Giocano di rimessa, Caporiacco  e Reanese, almeno da quando il calcio giocato è diventato calcio-mercato. E, del resto, pure gli azzurri e i biancorossi devono fare di necessità virtù e muoversi con ancora maggior oculatezza che in passato. E non è detto, tra l’altro, che il contropiede, di questi tempi, non sia il modo migliore per scoprirsi poi a settembre ancora più competitivi… A Caporiacco poco dovrebbe cambiare. Non il timoniere, quel Luca Sdrigotti che è entrato subito in sintonia con il presidente Narduzzi e l’intero ambiente. Tiene ben piantati i piedi al suolo, l’allenatore: «Per il Caporiacco la Promozione è una sorta di Champions League; per cui il nostro obiettivo sarà il solito, la salvezza da raggiungere possibilmente senza troppo soffrire: e non sarà facile, e occorrerà non dare nulla per scontato e restare umili». In attesa dei rinforzi, gli azzurri sorvegliano i più corteggiati: a cominciare dal ‘92 Cristian Zucchiatti, centrocampista con attitudini offensive balzate agli onori della ribalta grazie a una stagione con i fiocchi, condita da  13 reti: il ragazzo è richiesto da diverse società, a cominciare dal Kras, oltre che dalla Manzanese (che ne detiene la proprietà), dalla Virtus Corno e dalla Pro Cervignano. Ma è lo spiraglio della serie D a solleticarlo, anche perché Zucchiatti sarebbe favorito dall’essere ancora un fuoriquota. Con un altro “prestito”, Predan, invece, il Caporiacco sta dialogando con la Manzanese: e non è detto che rimanga. Tra i destinatari di protoste c’è quest’estate pure il centravanti Vuanello, il quale tuttavia vanta con gli azzurri un legame assai solido. Non mancheranno i ritocchi, magari anche d’esperienza, mentre per quel che riguarda i ‘95 obbligatori, il Caporiacco sta già trattando con l’Ancona: e qualcosa di positivo ne verrà fuori.
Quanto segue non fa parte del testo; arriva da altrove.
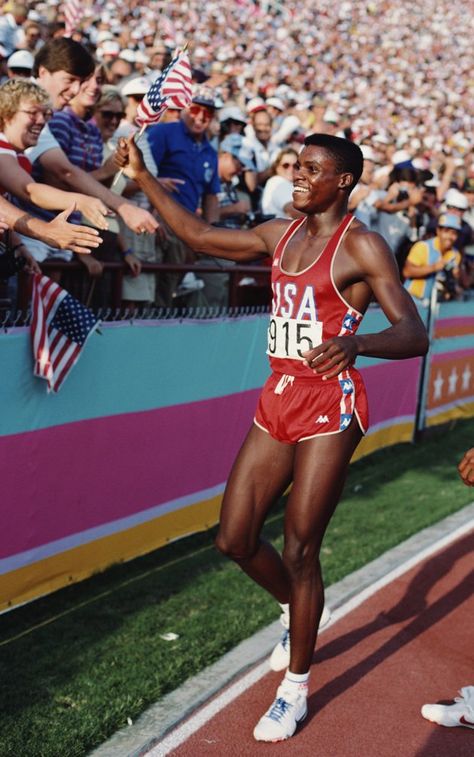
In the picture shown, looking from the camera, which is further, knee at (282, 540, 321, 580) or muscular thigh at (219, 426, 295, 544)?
muscular thigh at (219, 426, 295, 544)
Anche a Reana il mister non si cambia: Luca Lozer sta, infatti, già pensando al prossimo campionato, che vedrà al via una Reanese riveduta e corretta. Probabilmente nei due portieri, tenuto conto che per il ‘94 Giorgiutti, un’autentica rivelazione, si è fatto avanti ancora lui, il Kras: e sarebbe un premio per un ragazzo che ha dimostrato di possedere qualità importanti. L’altro nodo riporta all’attacco, da puntellare per aiutare Iuri Dessì e Marchetti: si cerca una punta rapida nonché prolifica: non è però agevole catturarla. Lozer assicura di «voler valorizzare i nostri giovani; sono convinto, in proposito, che non mancheranno le soddisfazioni. Mauro? Sta curando il guaio al tendine d’Achille che l’ha frenato negli scorsi mesi: certo che lo aspettiamo, la sua presenza sarà fondamentale sul piano tecnico-tattico, dei tempi di gioco e della mentalità». Intanto i biancorossi hanno accolto a braccia aperte il ritorno del duttile e valido difensore di casa Mauro Zoratti, reduce da due anni di stop.